* Begin Data for this exercise *
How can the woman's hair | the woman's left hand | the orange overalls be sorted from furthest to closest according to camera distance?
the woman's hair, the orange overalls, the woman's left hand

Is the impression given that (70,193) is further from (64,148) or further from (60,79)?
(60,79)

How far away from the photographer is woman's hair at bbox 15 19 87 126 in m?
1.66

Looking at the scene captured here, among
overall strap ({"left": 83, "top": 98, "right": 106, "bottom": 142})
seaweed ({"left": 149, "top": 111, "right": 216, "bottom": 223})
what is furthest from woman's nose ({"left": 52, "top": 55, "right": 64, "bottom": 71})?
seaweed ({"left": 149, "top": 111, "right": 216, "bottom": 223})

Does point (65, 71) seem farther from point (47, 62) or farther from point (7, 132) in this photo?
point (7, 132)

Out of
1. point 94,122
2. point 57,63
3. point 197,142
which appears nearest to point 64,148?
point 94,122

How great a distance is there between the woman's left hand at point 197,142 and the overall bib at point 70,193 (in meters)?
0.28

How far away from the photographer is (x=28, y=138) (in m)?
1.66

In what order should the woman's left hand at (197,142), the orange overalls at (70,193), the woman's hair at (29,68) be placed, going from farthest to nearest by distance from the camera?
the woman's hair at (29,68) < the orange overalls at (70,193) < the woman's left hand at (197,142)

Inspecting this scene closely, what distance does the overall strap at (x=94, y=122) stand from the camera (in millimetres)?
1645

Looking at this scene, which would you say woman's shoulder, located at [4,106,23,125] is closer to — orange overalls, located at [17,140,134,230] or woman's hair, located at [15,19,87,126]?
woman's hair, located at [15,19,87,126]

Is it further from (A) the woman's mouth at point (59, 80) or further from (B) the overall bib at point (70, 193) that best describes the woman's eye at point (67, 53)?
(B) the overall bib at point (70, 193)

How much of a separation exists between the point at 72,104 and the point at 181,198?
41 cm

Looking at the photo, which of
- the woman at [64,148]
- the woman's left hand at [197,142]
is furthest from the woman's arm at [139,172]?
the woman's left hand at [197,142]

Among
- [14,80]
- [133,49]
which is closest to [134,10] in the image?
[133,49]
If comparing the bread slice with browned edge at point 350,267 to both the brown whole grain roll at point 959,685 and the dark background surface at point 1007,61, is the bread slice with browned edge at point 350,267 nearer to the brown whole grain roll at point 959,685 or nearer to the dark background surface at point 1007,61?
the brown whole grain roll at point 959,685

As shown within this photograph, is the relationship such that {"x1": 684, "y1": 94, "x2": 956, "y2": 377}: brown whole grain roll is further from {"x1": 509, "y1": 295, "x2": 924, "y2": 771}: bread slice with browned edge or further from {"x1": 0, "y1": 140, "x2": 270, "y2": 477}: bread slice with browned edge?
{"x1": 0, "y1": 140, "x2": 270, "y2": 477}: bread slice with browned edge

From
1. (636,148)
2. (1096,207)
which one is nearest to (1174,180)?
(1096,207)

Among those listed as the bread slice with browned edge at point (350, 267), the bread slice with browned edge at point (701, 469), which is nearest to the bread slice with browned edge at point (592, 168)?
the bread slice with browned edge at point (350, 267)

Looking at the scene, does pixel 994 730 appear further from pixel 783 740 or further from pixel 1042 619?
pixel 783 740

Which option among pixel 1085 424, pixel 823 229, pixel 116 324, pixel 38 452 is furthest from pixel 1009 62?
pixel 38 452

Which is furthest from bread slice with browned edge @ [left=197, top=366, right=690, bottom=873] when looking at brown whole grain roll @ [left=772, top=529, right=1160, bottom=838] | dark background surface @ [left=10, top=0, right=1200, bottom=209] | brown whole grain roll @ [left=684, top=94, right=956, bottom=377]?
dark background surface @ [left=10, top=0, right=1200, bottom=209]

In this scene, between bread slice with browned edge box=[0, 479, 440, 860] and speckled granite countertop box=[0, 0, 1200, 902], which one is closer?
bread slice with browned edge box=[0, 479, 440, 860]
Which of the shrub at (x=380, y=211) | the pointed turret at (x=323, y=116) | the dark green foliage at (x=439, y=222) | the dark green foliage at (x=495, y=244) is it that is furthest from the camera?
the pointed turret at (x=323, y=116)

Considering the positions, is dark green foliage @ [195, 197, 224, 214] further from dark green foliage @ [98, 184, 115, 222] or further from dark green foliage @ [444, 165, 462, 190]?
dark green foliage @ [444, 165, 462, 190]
* End Data for this exercise *
Required work
Using the listing above, retype each line exactly.

Correct result
How can the woman's hair | the woman's left hand | the orange overalls be sorted from furthest to closest according to camera distance?
the woman's hair, the orange overalls, the woman's left hand

Is the impression given that (70,193) is further from (64,148) or further from (60,79)?
(60,79)

How far away from the photographer is woman's hair at bbox 15 19 87 126 in m?
1.66

Looking at the scene captured here, among
overall strap ({"left": 83, "top": 98, "right": 106, "bottom": 142})
seaweed ({"left": 149, "top": 111, "right": 216, "bottom": 223})
what is furthest from woman's nose ({"left": 52, "top": 55, "right": 64, "bottom": 71})?
seaweed ({"left": 149, "top": 111, "right": 216, "bottom": 223})

Does point (65, 71) seem farther from point (47, 62) or farther from point (7, 132) in this photo?
point (7, 132)

Out of
1. point 94,122
2. point 57,63
3. point 197,142
which appears nearest to point 64,148?
point 94,122

How great a distance is there between the woman's left hand at point 197,142 and the overall bib at point 70,193 (in meters)?
0.28

How far away from the photographer is (x=28, y=138) (in m)?
1.66

In what order should the woman's left hand at (197,142), the orange overalls at (70,193), the woman's hair at (29,68) be placed, going from farthest to nearest by distance from the camera?
the woman's hair at (29,68) < the orange overalls at (70,193) < the woman's left hand at (197,142)

Inspecting this scene closely, what distance does the overall strap at (x=94, y=122) stand from the camera (in millimetres)?
1645

Looking at this scene, which would you say woman's shoulder, located at [4,106,23,125] is closer to — orange overalls, located at [17,140,134,230] or woman's hair, located at [15,19,87,126]?
woman's hair, located at [15,19,87,126]

Is it further from (A) the woman's mouth at point (59, 80) or further from (B) the overall bib at point (70, 193) that best describes the woman's eye at point (67, 53)?
(B) the overall bib at point (70, 193)

How much of a separation exists between the point at 72,104 and the point at 181,198?
41 cm

Looking at the photo, which of
- the woman at [64,148]
- the woman's left hand at [197,142]
is furthest from the woman's arm at [139,172]?
the woman's left hand at [197,142]

Among
- [14,80]
- [133,49]
which is closest to [134,10] in the image?
[133,49]
If comparing the bread slice with browned edge at point 350,267 to both the brown whole grain roll at point 959,685 and the dark background surface at point 1007,61, is the bread slice with browned edge at point 350,267 nearer to the brown whole grain roll at point 959,685 or nearer to the dark background surface at point 1007,61?
the brown whole grain roll at point 959,685

As shown within this photograph, is the relationship such that {"x1": 684, "y1": 94, "x2": 956, "y2": 377}: brown whole grain roll is further from {"x1": 509, "y1": 295, "x2": 924, "y2": 771}: bread slice with browned edge or further from {"x1": 0, "y1": 140, "x2": 270, "y2": 477}: bread slice with browned edge?
{"x1": 0, "y1": 140, "x2": 270, "y2": 477}: bread slice with browned edge

From
1. (636,148)
2. (1096,207)
which one is nearest to (1174,180)?
(1096,207)

Among those listed as the bread slice with browned edge at point (350, 267), the bread slice with browned edge at point (701, 469), which is nearest to the bread slice with browned edge at point (592, 168)?
the bread slice with browned edge at point (350, 267)

Looking at the scene, does pixel 994 730 appear further from pixel 783 740 or further from pixel 1042 619?
pixel 783 740

Which option among pixel 1085 424, pixel 823 229, pixel 116 324, pixel 38 452 is furthest from pixel 1009 62?
pixel 38 452

Which is furthest from bread slice with browned edge @ [left=197, top=366, right=690, bottom=873] when looking at brown whole grain roll @ [left=772, top=529, right=1160, bottom=838] | dark background surface @ [left=10, top=0, right=1200, bottom=209] | brown whole grain roll @ [left=684, top=94, right=956, bottom=377]?
dark background surface @ [left=10, top=0, right=1200, bottom=209]

In this scene, between bread slice with browned edge box=[0, 479, 440, 860] and speckled granite countertop box=[0, 0, 1200, 902], which one is closer?
bread slice with browned edge box=[0, 479, 440, 860]
Which of the shrub at (x=380, y=211) | the pointed turret at (x=323, y=116) | the dark green foliage at (x=439, y=222) | the dark green foliage at (x=495, y=244) is it that is furthest from the camera?
the pointed turret at (x=323, y=116)

Considering the positions, is dark green foliage @ [195, 197, 224, 214] further from dark green foliage @ [98, 184, 115, 222] or further from dark green foliage @ [444, 165, 462, 190]?
dark green foliage @ [444, 165, 462, 190]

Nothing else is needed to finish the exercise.